The Tampa Sportatorium was a professional wrestling studio used by Championship Wrestling from Florida.

Located at 106 N Albany Ave near downtown Tampa, Florida, the 7,500-square-foot stucco building was used for television tapings at 11am on Thursdays, which would air on the following Sundays. The promotion began using the studio for events in 1961 and purchased the building four years later. Tampa native Hulk Hogan attended shows at the Sportatorium as a teenager and recalled that the studio could not fit more than 50 people in it and that it was not air conditioned despite Florida's often warm, subtropical, and humid climate. To make the room seem bigger to the television audience, the walls were painted black. Dory Funk Jr. praised the content to come out of the building, stating: "The Sportatorium was small, but the television it produced was so good."

The upstairs of the building was used as an office by company executives Eddie and Mike Graham and Jim Barnett. Championship Wrestling from Florida closed in 1987 and the Graham family sold the building a few years later. A textile factory occupied the building for many years, until a foreclosure saw it go on auction in 2016. In 2020, it was purchased by a Miami-based development group. It was reported in 2024 that the building was at risk of being demolished after the Tampa City Council voted to rezone the area for new residences and commercial space.

_ _ _ _

• _SHORT TASK_
Please return the passage about the Tampa Sportatorium above, copied word for word, from "The upstairs of" to "and commercial space.".

• _DATASET EXCERPT_
_ _ _ _

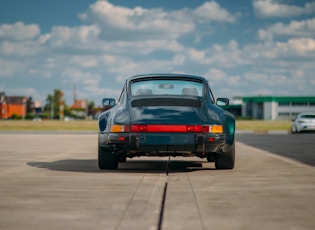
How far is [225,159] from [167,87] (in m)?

_ _ _ _

• _FULL SOLUTION_
The upstairs of the building was used as an office by company executives Eddie and Mike Graham and Jim Barnett. Championship Wrestling from Florida closed in 1987 and the Graham family sold the building a few years later. A textile factory occupied the building for many years, until a foreclosure saw it go on auction in 2016. In 2020, it was purchased by a Miami-based development group. It was reported in 2024 that the building was at risk of being demolished after the Tampa City Council voted to rezone the area for new residences and commercial space.